- SOURCE EXTRACT:

Although a useful diagnostic aid, Olig2 and GFAP immunohistochemical stains are not specific for oligodendrocytes and astrocytes, respectively. However, strong diffuse nuclear immunoreactivity for Olig2 is highly consistent with glial histiogenesis. In the recent case series of 24 gliomas of diffuse growth pattern, neoplasms with oligodendrogial morphology had stronger and more widespread nuclear immunoreactivity to Olig2 associated with a less consistent or absent immunoreactivity for GFAP. In contrast, strong cytoplasmic GFAP immunoreactivity was evident and more consistent in neoplasms with astrocytic morphology as well with undefined gliomas. CNPase can be used to confirm oligodendroglial differentiation in cases in which morphology is consistent with glioma but Olig2 and GFAP are inconclusive.8
As alluded to above, the veterinary profession is transitioning away from "gliomatosis cerebri" as a distinct neoplastic entity. This shift is linked to the term's elimination from the 2016 WHO CNS tumor classification system due to lack of consensus in terms of definition, morphology, molecular profile, and treatment, as well as the alignment of these cases with existing molecular profiles of astrocytic or oligodendroglial tumors in humans. As a result, "gliomatosis cerebri" is no longer considered a distinct tumor entity but rather a type of growth pattern that is rarely found in humans. These tumors are now categorized as either an astrocytoma, oligodendroglioma, or undefined glioma with a diffuse infiltrative growth pattern.4,8
As previously seen with WSC#7 ? Case 1, the tumor classification scheme applied to this neoplasm has changed since its submission to the WSC based on the recommendations from the National Cancer Institute-led multidisciplinary Comparative Brain Tumor Consortium (CBTC). These changes simplify the diagnostic grading scheme of glial tumors and align classification schemes between veterinary and physician neuropathology, which will serve to harmonize future comparative research and hypothesis-based investigations designed to aid in clinical management of both canine and human glioma patients.4
1. Bentley RT, Burcham GN, Heng HG et al. A comparison of clinical, magnetic resonance imaging and pathological findings in dogs with gliomatosis cerebri, focusing on cases with minimal magnetic resonance imaging changes. Vet Comp Onc 2016;14(3):318-30.
2. Higgins RJ, Bollen AW, Dickinson PJ, Siso-Llonch S. Tumors of the Nervous System. In: Meuten DJ ed. Tumors in Domestic Animals, 5th ed. John Wiley and Sons, 2017:839.

- ACTIVITY LIST:
1 - Using the glioma text, say whether each statement agrees with it, and answer yes or no with the deciding words quoted: (a) Olig2 and GFAP stains are specific for oligodendrocytes and astrocytes. (b) The recent case series covered 24 gliomas of diffuse growth pattern. (c) "Gliomatosis cerebri" was removed from the 2016 WHO CNS tumor classification system.
2 - Rewrite the glioma text between "2. Higgins RJ, Bollen" and "and Sons, 2017:839.", inclusive, changing "Nervous System" to "Central Nervous System".

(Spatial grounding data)

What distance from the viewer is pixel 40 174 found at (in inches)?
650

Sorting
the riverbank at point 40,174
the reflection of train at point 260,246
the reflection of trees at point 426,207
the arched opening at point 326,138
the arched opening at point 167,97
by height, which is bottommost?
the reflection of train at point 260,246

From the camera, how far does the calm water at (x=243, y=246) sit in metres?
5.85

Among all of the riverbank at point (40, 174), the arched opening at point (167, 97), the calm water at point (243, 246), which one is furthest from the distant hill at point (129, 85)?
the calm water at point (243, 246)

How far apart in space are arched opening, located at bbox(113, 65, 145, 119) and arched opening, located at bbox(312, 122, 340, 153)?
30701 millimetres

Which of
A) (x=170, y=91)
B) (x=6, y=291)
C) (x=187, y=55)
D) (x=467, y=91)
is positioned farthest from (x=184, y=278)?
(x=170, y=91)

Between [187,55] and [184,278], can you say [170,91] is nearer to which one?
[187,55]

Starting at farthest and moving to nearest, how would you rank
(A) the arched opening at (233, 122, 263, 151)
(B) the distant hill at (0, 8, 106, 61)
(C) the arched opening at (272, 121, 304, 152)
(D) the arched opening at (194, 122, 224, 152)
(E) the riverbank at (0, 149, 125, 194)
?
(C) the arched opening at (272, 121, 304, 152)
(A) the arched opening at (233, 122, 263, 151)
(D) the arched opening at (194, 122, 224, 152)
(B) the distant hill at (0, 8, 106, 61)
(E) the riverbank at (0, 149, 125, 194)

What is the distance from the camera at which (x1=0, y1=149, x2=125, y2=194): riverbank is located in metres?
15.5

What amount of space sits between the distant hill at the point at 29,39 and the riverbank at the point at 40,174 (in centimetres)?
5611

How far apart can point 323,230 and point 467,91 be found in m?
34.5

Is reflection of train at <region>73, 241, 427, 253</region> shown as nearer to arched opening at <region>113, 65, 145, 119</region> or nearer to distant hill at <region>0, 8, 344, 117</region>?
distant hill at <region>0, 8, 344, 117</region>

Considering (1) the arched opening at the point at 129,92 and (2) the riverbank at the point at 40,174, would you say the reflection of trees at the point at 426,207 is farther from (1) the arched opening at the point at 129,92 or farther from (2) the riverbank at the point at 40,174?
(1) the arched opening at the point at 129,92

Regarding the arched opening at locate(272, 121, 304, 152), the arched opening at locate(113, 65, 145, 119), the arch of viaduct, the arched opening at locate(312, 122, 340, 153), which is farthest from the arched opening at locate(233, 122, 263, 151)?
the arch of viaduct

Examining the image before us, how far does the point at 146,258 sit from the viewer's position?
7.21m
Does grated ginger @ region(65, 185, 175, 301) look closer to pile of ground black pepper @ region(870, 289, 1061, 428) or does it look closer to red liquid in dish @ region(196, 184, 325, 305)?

- ANSWERS TO THIS EXERCISE:
1 -
(a) No: "Olig2 and GFAP immunohistochemical stains are not specific for oligodendrocytes and astrocytes, respectively."
(b) Yes: "the recent case series of 24 gliomas of diffuse growth pattern."
(c) Yes: "the term's elimination from the 2016 WHO CNS tumor classification system."

2 -
2. Higgins RJ, Bollen AW, Dickinson PJ, Siso-Llonch S. Tumors of the Central Nervous System. In: Meuten DJ ed. Tumors in Domestic Animals, 5th ed. John Wiley and Sons, 2017:839.